**Directive:** Please rewrite the items running from the line that contains "Các địa điểm" down to the line that contains "BODY-SOLID - G2B KOMBINÁLT KONDIGÉP", both included, as a numbered list with no blank lines. Leave the pictures out of the answer.
*** Listed entries Section Begins ***
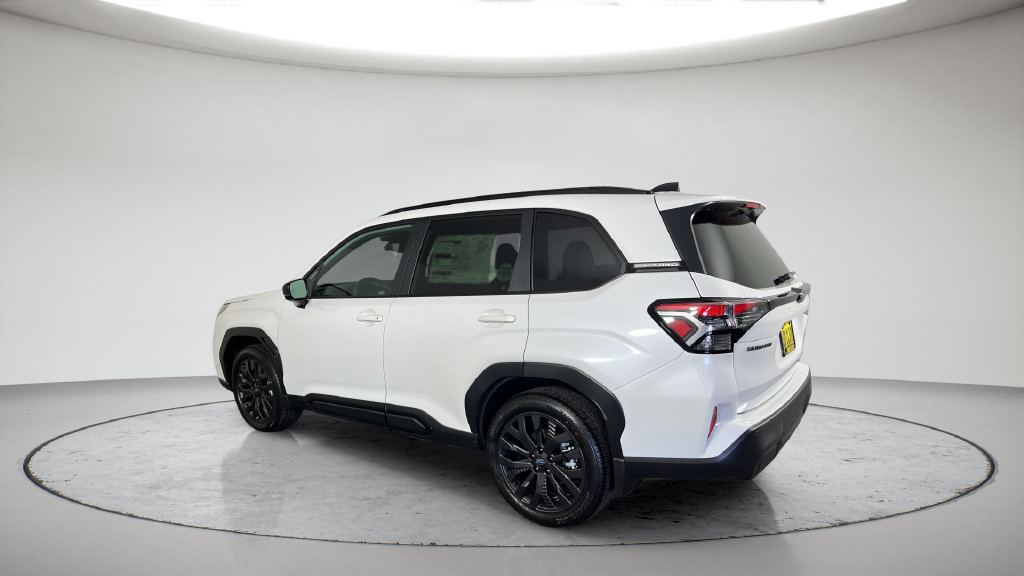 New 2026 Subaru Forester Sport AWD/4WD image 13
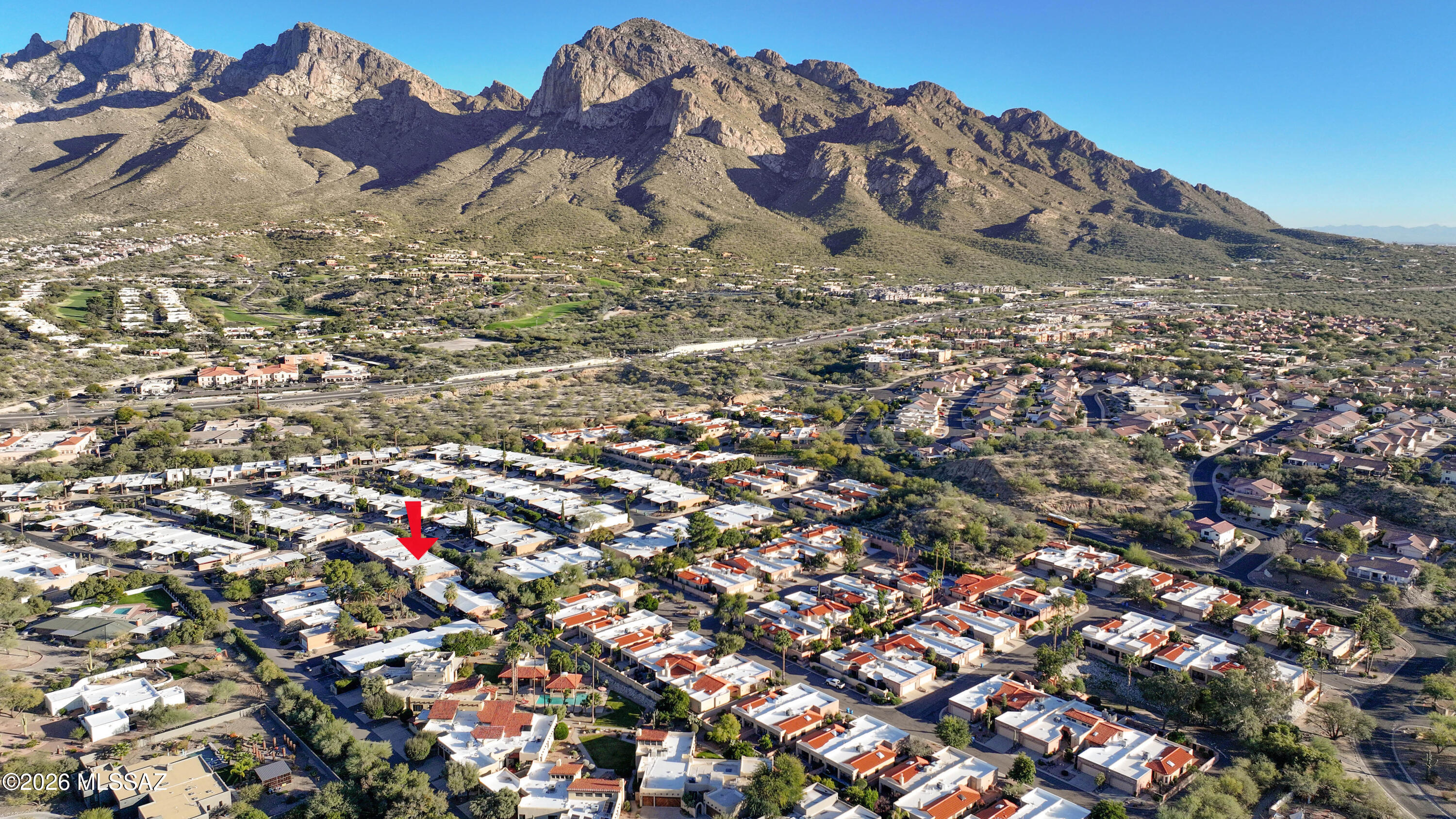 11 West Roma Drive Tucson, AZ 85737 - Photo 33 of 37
*** Listed entries Section Ends ***
*** Listed entries Section Begins ***
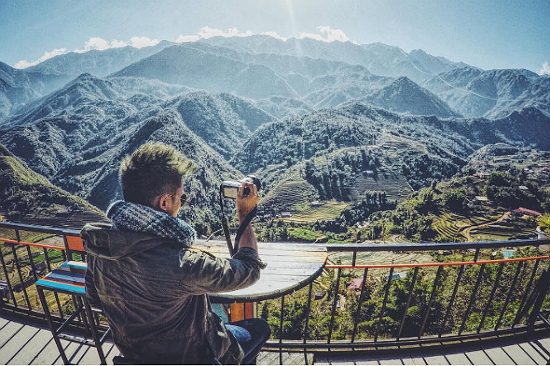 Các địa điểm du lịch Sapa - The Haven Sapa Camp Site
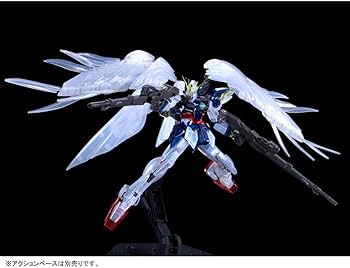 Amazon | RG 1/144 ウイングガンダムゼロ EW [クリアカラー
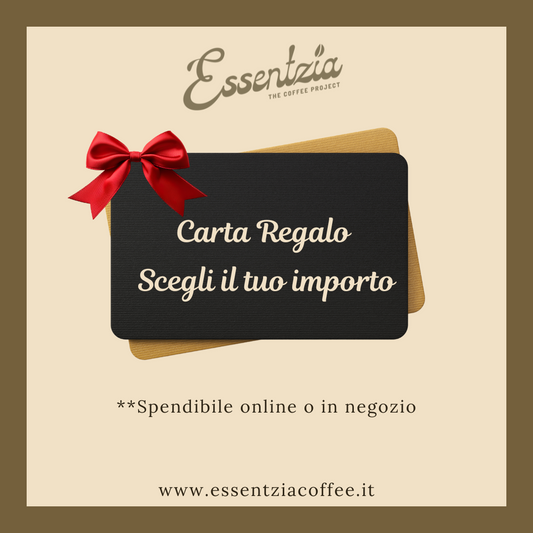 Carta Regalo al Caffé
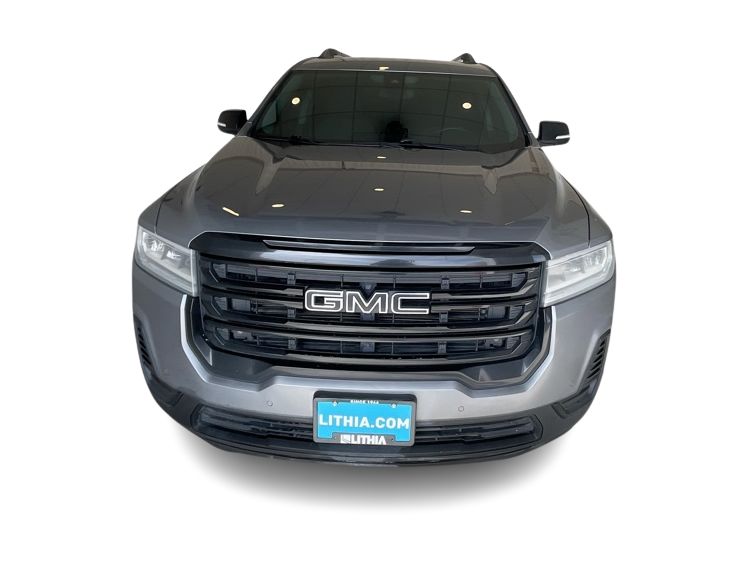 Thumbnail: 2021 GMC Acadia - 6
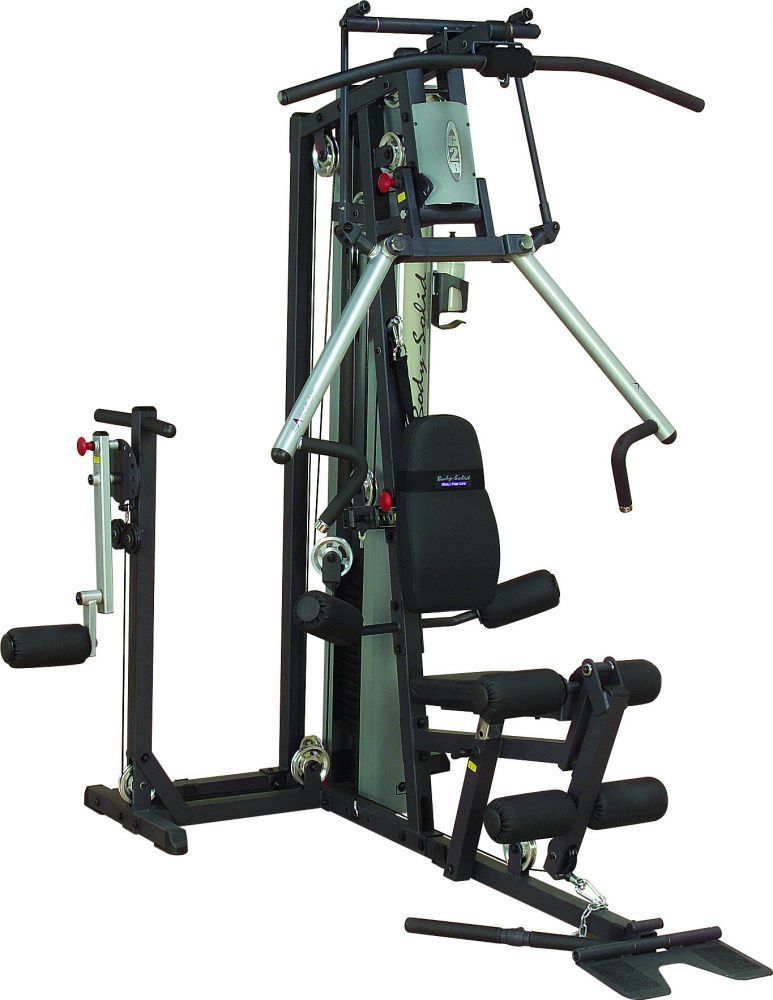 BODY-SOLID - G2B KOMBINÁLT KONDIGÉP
*** Listed entries Section Ends ***
*** Listed entries Section Begins ***
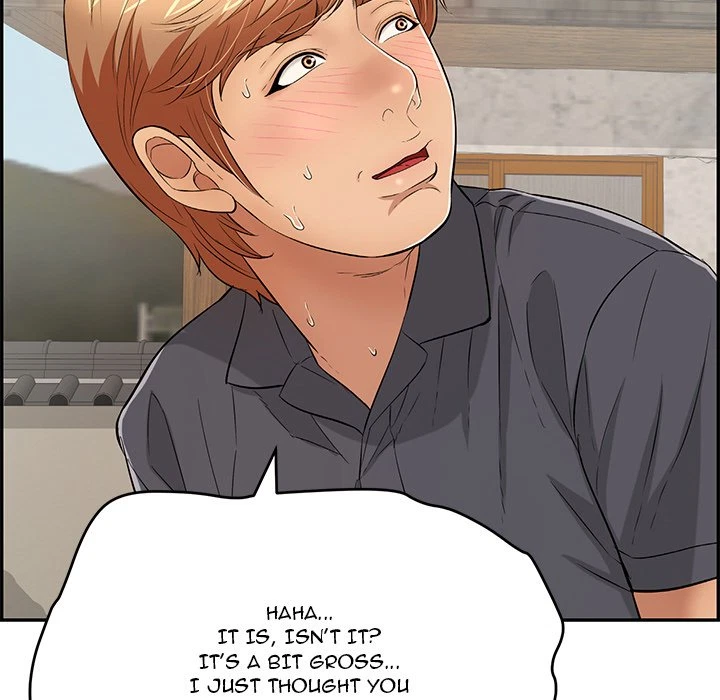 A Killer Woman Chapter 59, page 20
*** Listed entries Section Ends ***
**Result:**
1.  Các địa điểm du lịch Sapa - The Haven Sapa Camp Site
2.  Amazon | RG 1/144 ウイングガンダムゼロ EW [クリアカラー
3.  Carta Regalo al Caffé
4.  Thumbnail: 2021 GMC Acadia - 6
5.  BODY-SOLID - G2B KOMBINÁLT KONDIGÉP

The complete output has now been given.